Deltan Dallagnol
A corrupção vende ilusões. No espelho, o Brasil se enxergava mais bonito do que era, mas a Lava Jato revelou uma dura realidade. A cada mês, pencas de novos políticos e empresas são implicados, de diferentes partidos e setores. Grande parte da elite política e boa parte da elite econômica se uniram para lucrar e manter o poder por meio da corrupção. Fazer política e ser amigo do "rei" se tornou um excelente negócio no país.
Além de enriquecerem juntos, os grandes corruptos sempre se protegeram, desde que o Brasil é Brasil, e não se deixaram punir. A explicação é simples: o mecanismo da punição é a lei. Os donos do poder garantem sua própria impunidade porque influenciam tanto o conteúdo da lei como quem a aplica. Olhando para além do espelho, observam-se distorções na percepção de níveis de igualdade, democracia e estabilidade política no Brasil.

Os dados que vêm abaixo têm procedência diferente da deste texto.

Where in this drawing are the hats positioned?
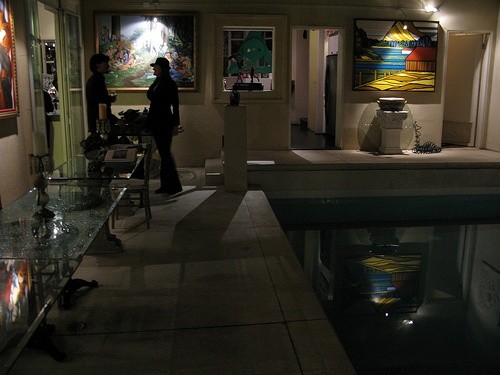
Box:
[150,57,171,69]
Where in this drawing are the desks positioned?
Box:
[0,181,128,375]
[45,125,153,230]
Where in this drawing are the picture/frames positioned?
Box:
[352,17,440,93]
[94,9,200,92]
[0,0,20,119]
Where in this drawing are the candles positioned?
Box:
[98,102,108,120]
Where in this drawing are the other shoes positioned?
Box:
[167,187,184,199]
[155,185,166,194]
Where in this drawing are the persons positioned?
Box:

A República evoca a ideia do governo "entre iguais". Igualdade perante a lei existe no papel, mas na realidade estamos presos à máxima de Maquiavel: "Aos amigos os favores, aos inimigos a lei". Quando circunstâncias históricas excepcionais violam a proibição de prender criminosos da elite, os Poderes são conclamados a restabelecê-la.
O Supremo é demandado a rever posições – alguém altera seu voto –, pois é preciso mudar para que tudo fique igual. O governo então se move para drenar a equipe policial, até que ela se torne infrutífera. O Congresso avança projetos para "estancar a sangria". É necessário sufocar a rebelião da lei contra o establishment. Outra ilusão é a de que há, no Brasil, uma democracia substancial.
O povo escolhe seus representantes, mas, no mar de candidatos, desponta quem aparece mais. Aparece mais quem gasta mais. Gasta mais, frequentemente, quem desvia mais. A "seleção natural" faz com que os corruptos tendam a sobreviver na política. A Lava Jato revelou que partidos receberam mais em propinas do que em verbas do fundo partidário. A sociedade se tornou prisioneira de um sistema corrupto.
Como consequência, aqueles que deveriam representar a população se ocupam de agradar as grandes empresas em troca de leis, subsídios e contratos públicos. Por fim, a estabilidade política, necessária para a economia prosperar, revelou-se precária. Em troca dela, o país é chantageado a aceitar a corrupção dos donos do poder.
A chave para a recuperação econômica é usada como moeda de troca, para garantir a impunidade dos grandes corruptos e a continuidade dos esquemas. Vende-se uma dupla ilusão. A estabilidade é falsa. Seus pilares estão corroídos, apodrecidos, prontos a desmoronar a cada próximo escândalo. Além disso, estudos internacionais mostram que a corrupção sistêmica é incompatível com o desenvolvimento econômico e social.
A corrupção suga, por meio de mais e mais impostos, a energia da produção brasileira e, por meio de mais e mais desvios, a qualidade do serviço público. O país está desiludido, mas o problema não está na descoberta da ilusão. É a realidade que está distorcida. Ao mesmo tempo, o Brasil vive uma grande chance de se reconstruir sobre novas bases.
A lei não precisa se ajoelhar diante dos barões; o país não tem que caminhar sobre uma ponte instável; a população não está condenada a ser governada pela cleptocracia. Este é o momento para ir além da mera alternância no poder dos corruptos de estimação -ou dos menos rejeitados. É preciso coragem e perseverança, insistindo em reformas que, em meio a indesejáveis dores do parto, possam nos trazer um novo Brasil.
Podemos e desejamos eliminar a grande corrupção e alcançar mais igualdade, estabilidade e democracia. É essa a bela imagem que desejamos ver no espelho, mas não na forma de uma ilusão.